- What is expected -
Give a verbatim repeat of the lines that run from the line containing "How far is (203,208)" to the end of the data below.

Some records
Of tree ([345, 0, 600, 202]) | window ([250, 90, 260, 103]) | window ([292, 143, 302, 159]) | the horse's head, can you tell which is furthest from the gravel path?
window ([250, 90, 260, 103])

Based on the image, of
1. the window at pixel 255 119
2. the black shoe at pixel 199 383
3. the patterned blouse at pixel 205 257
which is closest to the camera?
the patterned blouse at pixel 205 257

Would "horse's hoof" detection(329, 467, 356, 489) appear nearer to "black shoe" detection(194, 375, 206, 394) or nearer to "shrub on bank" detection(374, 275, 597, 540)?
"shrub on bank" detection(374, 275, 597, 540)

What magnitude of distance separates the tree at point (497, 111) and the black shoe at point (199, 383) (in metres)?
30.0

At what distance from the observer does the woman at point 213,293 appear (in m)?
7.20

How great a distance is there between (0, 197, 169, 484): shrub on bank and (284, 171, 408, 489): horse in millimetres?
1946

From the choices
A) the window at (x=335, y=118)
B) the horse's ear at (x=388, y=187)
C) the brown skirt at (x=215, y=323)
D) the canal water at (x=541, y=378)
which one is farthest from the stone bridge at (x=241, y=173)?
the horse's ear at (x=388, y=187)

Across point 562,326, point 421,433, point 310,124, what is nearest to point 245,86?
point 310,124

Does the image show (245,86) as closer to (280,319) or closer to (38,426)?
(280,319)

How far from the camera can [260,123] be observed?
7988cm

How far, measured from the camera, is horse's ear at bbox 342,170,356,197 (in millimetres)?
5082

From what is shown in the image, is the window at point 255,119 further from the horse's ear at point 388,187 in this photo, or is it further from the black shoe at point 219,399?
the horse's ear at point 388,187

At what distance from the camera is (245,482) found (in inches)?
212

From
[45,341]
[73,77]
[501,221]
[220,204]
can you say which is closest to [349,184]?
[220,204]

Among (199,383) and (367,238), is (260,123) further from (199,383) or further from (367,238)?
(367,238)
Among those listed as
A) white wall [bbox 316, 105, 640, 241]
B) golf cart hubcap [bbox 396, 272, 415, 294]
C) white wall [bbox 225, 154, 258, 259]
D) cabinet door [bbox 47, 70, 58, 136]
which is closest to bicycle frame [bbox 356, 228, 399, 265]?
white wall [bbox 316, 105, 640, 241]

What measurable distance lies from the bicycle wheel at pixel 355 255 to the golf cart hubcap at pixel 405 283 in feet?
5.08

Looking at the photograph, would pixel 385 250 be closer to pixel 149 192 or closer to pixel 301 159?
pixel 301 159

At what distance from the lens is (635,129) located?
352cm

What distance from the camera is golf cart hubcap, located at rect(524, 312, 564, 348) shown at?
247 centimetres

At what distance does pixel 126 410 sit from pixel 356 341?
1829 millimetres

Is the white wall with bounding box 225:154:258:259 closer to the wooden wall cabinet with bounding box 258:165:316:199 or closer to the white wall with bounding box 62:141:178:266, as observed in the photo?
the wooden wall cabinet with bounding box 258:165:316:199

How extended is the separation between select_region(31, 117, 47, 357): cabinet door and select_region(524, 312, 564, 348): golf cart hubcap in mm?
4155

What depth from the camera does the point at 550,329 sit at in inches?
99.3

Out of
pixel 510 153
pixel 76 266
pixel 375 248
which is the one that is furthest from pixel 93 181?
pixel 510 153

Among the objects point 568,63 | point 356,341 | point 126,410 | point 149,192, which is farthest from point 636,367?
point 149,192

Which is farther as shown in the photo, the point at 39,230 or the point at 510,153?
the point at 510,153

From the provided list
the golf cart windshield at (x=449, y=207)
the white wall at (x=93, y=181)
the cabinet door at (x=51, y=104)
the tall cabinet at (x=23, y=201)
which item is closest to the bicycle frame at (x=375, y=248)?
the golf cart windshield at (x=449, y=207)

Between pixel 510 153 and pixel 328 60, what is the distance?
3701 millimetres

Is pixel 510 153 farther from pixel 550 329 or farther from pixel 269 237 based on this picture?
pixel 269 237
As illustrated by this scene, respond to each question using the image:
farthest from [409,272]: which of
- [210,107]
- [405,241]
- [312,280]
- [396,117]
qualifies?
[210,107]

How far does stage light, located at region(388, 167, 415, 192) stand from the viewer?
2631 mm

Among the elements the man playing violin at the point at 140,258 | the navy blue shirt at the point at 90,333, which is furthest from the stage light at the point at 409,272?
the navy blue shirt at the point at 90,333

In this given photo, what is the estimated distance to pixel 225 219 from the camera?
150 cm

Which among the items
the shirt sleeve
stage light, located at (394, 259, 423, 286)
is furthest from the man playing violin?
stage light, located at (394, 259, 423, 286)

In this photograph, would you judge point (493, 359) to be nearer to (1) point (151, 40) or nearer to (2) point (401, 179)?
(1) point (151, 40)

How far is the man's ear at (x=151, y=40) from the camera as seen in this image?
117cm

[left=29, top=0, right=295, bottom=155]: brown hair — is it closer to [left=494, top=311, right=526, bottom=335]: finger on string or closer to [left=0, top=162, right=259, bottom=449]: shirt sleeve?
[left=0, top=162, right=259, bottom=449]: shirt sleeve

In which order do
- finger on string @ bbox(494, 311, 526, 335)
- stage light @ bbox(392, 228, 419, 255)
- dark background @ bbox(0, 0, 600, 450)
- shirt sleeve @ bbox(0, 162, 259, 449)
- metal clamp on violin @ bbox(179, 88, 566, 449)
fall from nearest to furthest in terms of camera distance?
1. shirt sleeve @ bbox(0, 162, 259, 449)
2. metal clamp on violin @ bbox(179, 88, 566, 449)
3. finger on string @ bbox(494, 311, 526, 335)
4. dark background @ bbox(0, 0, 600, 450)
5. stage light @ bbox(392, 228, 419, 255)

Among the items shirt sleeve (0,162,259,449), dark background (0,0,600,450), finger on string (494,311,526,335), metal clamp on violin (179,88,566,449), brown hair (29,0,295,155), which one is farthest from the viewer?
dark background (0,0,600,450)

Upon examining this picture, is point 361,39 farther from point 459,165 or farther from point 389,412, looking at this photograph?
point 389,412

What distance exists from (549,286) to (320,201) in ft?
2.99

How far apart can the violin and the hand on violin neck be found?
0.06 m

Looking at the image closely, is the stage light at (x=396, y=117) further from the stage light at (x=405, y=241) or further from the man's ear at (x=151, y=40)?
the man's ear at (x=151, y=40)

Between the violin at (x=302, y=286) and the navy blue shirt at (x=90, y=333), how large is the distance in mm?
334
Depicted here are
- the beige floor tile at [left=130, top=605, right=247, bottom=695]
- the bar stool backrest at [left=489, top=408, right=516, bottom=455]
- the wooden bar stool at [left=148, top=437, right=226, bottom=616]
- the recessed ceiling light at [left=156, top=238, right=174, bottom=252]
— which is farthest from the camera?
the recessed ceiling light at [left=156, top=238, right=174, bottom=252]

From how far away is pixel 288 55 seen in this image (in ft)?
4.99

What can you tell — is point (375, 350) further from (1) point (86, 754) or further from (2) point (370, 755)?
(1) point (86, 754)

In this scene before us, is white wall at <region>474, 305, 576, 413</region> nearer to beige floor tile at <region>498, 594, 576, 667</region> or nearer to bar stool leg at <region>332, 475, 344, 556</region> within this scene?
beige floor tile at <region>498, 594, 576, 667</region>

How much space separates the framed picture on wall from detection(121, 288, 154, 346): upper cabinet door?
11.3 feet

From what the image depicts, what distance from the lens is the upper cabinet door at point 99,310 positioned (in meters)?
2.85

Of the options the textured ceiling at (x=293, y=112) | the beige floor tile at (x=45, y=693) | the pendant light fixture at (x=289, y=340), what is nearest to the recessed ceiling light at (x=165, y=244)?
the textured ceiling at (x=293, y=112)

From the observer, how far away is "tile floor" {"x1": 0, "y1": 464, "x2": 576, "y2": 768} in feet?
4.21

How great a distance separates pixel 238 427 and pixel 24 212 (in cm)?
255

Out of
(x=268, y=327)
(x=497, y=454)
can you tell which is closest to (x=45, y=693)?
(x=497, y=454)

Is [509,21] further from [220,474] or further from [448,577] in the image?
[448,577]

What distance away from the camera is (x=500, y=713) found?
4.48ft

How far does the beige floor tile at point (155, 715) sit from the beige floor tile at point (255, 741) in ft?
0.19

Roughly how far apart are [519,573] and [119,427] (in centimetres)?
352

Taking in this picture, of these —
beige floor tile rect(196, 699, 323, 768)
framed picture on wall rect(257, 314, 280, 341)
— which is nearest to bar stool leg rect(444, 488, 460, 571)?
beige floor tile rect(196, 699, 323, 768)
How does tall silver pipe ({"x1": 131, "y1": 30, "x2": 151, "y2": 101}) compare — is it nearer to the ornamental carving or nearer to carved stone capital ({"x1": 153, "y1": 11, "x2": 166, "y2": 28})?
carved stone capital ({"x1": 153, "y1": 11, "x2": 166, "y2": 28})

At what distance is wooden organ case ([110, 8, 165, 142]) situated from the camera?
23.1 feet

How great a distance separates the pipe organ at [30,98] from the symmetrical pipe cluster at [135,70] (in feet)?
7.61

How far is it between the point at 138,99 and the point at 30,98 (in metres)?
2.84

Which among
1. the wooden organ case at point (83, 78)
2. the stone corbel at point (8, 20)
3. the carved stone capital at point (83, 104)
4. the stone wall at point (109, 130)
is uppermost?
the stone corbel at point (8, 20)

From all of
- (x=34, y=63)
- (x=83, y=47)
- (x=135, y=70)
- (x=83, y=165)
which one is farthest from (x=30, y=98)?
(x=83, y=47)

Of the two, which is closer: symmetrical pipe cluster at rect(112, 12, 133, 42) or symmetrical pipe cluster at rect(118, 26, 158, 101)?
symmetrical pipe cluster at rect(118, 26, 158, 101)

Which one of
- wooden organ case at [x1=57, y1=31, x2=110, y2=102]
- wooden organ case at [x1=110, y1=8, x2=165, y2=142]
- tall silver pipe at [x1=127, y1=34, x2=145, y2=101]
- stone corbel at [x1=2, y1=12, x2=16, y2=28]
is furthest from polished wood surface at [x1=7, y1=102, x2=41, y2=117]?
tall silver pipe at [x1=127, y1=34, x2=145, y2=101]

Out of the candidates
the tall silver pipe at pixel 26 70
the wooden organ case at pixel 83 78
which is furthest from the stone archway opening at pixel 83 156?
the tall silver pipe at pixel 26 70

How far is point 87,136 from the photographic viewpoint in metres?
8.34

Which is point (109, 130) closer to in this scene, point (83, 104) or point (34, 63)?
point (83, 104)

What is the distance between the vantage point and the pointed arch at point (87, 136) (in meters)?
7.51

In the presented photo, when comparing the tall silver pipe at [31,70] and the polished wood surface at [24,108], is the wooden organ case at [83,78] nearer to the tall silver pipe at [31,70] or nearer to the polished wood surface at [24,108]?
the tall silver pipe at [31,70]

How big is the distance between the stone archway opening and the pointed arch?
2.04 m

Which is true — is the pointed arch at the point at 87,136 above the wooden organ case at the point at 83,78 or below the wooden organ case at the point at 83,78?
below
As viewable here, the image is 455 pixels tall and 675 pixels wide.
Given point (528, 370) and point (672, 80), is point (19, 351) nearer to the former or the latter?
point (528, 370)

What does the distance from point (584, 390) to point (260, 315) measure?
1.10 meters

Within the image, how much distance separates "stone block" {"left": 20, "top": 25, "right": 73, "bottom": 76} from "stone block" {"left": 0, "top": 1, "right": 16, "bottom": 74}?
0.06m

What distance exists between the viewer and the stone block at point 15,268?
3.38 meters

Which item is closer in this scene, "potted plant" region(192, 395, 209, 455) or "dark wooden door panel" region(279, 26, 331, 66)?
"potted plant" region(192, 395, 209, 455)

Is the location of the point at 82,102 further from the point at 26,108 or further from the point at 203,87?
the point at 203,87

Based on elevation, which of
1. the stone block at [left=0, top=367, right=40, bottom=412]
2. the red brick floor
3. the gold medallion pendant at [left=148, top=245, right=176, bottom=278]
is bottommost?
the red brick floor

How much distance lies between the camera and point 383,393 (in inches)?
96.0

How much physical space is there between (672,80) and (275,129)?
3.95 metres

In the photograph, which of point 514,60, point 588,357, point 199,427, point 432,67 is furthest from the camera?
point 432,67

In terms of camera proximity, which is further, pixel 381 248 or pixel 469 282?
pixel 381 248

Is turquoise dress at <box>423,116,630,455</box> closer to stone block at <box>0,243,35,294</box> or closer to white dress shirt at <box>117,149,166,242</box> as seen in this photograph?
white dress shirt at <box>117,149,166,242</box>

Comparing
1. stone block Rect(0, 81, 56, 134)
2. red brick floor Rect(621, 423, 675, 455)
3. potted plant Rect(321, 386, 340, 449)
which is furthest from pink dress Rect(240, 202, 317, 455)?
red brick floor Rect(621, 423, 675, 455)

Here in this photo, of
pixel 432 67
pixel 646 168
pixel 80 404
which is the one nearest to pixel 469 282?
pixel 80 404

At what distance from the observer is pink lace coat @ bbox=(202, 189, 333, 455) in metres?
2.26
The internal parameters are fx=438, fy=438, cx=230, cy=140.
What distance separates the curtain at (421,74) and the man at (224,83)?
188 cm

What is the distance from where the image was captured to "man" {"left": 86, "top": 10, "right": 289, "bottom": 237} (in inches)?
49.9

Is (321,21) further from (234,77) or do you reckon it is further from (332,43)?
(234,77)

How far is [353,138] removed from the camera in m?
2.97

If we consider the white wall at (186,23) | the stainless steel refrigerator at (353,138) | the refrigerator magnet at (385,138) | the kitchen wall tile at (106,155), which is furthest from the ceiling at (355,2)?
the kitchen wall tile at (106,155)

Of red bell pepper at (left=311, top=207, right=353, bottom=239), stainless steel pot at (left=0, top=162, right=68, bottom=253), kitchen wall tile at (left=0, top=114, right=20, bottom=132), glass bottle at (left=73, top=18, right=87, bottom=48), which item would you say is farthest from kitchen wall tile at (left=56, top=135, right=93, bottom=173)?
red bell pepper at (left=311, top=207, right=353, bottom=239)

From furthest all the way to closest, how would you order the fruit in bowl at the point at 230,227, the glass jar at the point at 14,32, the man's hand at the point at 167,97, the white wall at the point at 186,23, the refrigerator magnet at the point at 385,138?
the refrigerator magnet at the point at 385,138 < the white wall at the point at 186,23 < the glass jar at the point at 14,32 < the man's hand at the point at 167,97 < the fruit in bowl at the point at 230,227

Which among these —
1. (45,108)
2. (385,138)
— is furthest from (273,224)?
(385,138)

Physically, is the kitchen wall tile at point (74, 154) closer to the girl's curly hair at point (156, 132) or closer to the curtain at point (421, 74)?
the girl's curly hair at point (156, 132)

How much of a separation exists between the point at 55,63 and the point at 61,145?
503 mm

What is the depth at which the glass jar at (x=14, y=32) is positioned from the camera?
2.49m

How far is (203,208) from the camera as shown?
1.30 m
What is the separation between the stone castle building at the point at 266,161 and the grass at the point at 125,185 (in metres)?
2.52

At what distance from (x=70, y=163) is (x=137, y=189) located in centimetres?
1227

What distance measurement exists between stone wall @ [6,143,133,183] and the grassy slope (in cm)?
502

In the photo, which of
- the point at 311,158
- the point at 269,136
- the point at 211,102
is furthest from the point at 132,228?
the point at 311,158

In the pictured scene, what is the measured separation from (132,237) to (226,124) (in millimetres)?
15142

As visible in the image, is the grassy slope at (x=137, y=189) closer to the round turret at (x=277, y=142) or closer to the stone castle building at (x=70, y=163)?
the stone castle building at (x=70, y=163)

- Full response -
How far is (203,208) from the camera as shown?
1.30 m
What is the separation between the stone castle building at the point at 266,161 and the grass at the point at 125,185 (in metres)?
2.52

At what distance from (x=70, y=163) is (x=137, y=189) located in centimetres?
1227

What distance measurement exists between stone wall @ [6,143,133,183] and the grassy slope (in cm)?
502

In the photo, which of
- the point at 311,158
- the point at 269,136
- the point at 211,102
is furthest from the point at 132,228?
the point at 311,158

In the pictured scene, what is the measured separation from (132,237) to (226,124) (in millimetres)?
15142

As visible in the image, is the grassy slope at (x=137, y=189) closer to the round turret at (x=277, y=142) or closer to the stone castle building at (x=70, y=163)?
the stone castle building at (x=70, y=163)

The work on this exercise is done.